### Short task:
Rewrite the listing with every "point" changed to "location" and nothing else altered. Omit the pictures.

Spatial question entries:
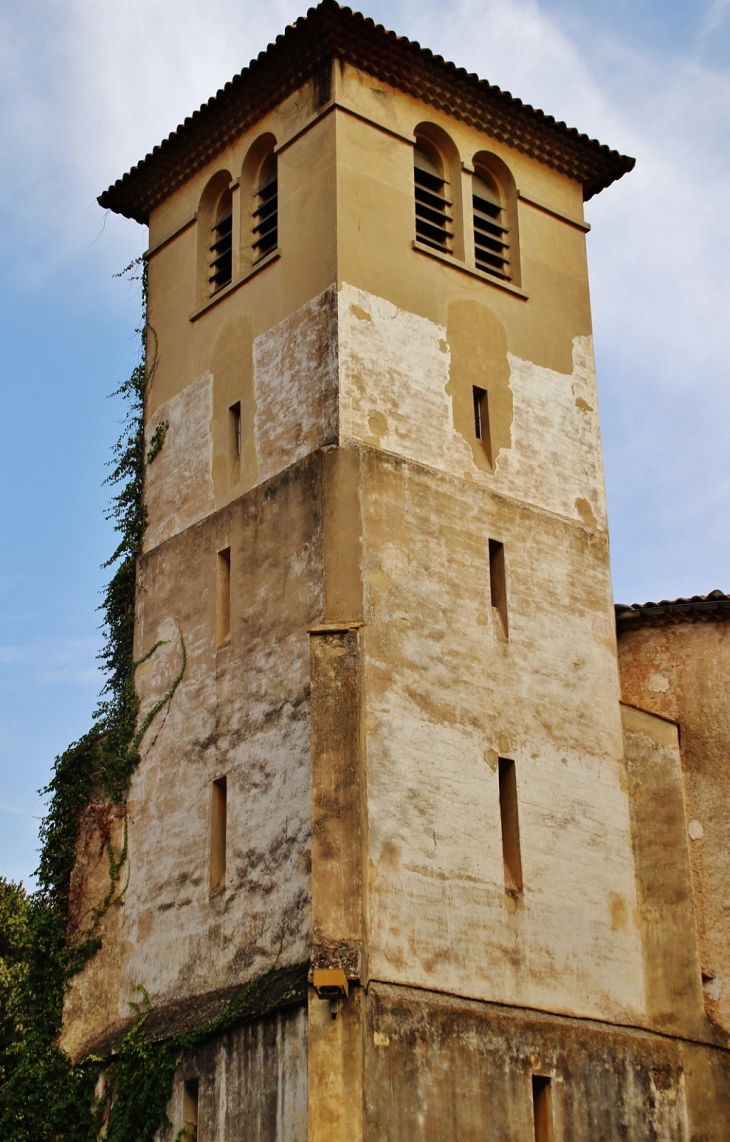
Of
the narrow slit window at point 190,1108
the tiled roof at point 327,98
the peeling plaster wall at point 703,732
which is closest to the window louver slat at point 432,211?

### Answer:
Of
the narrow slit window at location 190,1108
the tiled roof at location 327,98
the peeling plaster wall at location 703,732
which is closest to the window louver slat at location 432,211?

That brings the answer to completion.